Aos 30 anos da tragédia de Goiânia, vítimas criam Fórum Permanente Sobre o Acidente com o Césio 137

Uma série de organizações que reúne vítimas da tragédia do Césio 137, seus apoiadores e militantes antinucleares pretende não deixar o 30º ano do maior acidente radioativo do Brasil passar em branco. No próximo dia 24, no Auditório Costa Lima, na Assembleia Legislativa, em Goiânia, será lançado o Fórum Permanente sobre o acidente com o Césio 137. O objetivo é pressionar o poder público para que preste a devida assistência às vítimas e realizar o registro e documentação das narrativas do acidente, marcado por omissões e segredos por parte do estado, principalmente o órgão responsável pela política nuclear no Brasil, a Comissão Nacional de Energia Nuclear (CNEN).

Há quase 30 anos atrás, em setembro de 1987, Goiânia foi palco da tragédia do Césio 137, maior acidente radioativo brasileiro. Segundo os dados oficiais, apenas 17 gramas de césio radioativo abandonados dentro de um aparelho radiológico no centro de Goiânia mataram de imediato 4 pessoas e contaminaram mais de mil com efeitos ainda não conhecidos ao longo dos anos. Para a Associação de Vítimas do Césio o número de pessoas atingidas é muito maior, impossível de se mensurar. A cápsula de césio havia sido abandonada em um aparelho radiológico no centro de Goiânia, sem a devida comunicação à CNEN.

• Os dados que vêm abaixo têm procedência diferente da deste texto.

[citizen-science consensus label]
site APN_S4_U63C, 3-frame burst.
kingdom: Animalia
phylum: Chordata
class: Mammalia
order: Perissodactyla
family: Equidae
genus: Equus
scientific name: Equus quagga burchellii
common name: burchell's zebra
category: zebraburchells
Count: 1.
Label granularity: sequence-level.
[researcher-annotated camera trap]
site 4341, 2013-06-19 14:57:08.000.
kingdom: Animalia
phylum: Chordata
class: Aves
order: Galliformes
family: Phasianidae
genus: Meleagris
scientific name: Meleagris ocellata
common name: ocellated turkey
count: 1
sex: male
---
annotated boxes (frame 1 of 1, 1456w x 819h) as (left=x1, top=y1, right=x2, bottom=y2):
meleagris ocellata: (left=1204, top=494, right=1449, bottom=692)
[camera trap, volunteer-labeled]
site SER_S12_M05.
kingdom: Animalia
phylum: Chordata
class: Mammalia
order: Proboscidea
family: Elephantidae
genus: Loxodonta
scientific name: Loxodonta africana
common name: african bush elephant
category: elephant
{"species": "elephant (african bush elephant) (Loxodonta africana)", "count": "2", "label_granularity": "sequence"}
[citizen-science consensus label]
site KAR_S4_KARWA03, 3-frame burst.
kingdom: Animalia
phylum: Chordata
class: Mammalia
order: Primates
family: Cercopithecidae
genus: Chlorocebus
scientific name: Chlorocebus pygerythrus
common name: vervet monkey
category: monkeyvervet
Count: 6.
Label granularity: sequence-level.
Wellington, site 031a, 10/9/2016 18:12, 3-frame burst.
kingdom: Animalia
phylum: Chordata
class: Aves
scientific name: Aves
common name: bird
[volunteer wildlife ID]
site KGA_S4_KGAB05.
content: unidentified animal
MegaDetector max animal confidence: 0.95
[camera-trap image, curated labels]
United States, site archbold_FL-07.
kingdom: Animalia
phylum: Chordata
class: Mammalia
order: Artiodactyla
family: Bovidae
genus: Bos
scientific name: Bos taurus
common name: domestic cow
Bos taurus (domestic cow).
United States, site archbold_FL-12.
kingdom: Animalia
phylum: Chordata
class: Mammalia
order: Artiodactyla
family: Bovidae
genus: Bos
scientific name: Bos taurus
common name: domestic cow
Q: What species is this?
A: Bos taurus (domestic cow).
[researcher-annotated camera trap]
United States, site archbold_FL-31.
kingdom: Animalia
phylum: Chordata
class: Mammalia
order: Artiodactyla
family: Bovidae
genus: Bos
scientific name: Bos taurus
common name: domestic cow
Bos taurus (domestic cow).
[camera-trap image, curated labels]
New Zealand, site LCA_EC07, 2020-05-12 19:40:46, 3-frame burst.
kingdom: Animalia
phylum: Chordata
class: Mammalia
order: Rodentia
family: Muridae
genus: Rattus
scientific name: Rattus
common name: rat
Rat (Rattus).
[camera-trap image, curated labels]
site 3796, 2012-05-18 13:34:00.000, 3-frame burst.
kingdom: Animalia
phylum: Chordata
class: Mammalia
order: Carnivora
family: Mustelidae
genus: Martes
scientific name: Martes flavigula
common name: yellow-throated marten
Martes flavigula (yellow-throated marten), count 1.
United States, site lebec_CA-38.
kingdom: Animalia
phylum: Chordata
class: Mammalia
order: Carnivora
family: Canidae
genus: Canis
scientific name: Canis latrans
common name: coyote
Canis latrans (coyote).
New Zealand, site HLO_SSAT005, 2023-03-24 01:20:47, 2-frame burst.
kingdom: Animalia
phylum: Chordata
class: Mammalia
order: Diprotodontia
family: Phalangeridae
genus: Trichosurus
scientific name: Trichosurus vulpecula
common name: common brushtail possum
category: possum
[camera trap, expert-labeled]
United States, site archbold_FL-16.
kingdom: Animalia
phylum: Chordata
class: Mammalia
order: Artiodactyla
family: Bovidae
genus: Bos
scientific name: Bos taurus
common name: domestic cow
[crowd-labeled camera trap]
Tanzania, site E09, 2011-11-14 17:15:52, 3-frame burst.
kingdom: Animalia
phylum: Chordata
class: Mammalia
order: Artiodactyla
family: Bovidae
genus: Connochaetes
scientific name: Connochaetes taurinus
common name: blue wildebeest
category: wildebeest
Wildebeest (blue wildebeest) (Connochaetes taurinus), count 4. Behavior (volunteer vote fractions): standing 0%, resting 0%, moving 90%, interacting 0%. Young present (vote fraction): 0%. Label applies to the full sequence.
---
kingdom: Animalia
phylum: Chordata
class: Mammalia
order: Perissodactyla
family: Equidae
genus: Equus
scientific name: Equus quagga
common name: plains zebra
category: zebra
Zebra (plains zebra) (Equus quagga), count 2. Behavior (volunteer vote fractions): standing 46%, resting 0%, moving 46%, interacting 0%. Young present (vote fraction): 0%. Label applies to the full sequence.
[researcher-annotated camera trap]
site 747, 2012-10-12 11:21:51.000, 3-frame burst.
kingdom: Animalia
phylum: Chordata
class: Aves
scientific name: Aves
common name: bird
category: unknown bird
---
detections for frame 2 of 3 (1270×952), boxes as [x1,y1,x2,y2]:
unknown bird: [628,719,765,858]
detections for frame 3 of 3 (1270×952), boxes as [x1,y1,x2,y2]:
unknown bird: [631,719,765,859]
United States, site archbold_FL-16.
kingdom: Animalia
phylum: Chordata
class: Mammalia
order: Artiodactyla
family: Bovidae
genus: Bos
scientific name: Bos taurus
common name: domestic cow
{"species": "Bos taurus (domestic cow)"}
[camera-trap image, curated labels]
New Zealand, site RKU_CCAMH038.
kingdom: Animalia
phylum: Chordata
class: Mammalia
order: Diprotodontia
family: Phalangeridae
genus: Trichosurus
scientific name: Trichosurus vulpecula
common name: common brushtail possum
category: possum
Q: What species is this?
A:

Serviço - Lançamento do Fórum Permanente sobre o acidente com o Césio 137

Quando: 24/04/2017, às 9h

Onde: Auditório Costa Lima, Assembleia Legislativa do Estado de Goiás, Goiânia.

Saiba mais sobre a tragédia do Césio 137:

 

Saiba mais sobre as origens e objetivos fórum: 

         Em 13 de setembro de 2017 o acidente com o césio-137 completará 30 anos. Na verdade, o termo acidente aplica-se apenas aos fatos iniciados em 6 de setembro de 1987, quando Roberto Santos Alves e Wagner Motta retiraram uma fonte de césio-137 das ruínas do Instituto de Radioterapia e a abriram, liberando 17g desta substância e dando início à tragédia. Daí em diante, quando as autoridades sanitárias e a CNEN já tinham conhecimento de que em Goiânia havia contaminação pelo césio-137 e, mesmo assim, mantendo o caso em absurdo sigilo, mandou policiais e outros trabalhadores, desinformados do perigo que corriam, e sem nenhuma proteção, entrarem em contato direto com o material contaminado, não se tratou mais de um acidente, mas de uma conduta criminosa do Estado para com seus servidores.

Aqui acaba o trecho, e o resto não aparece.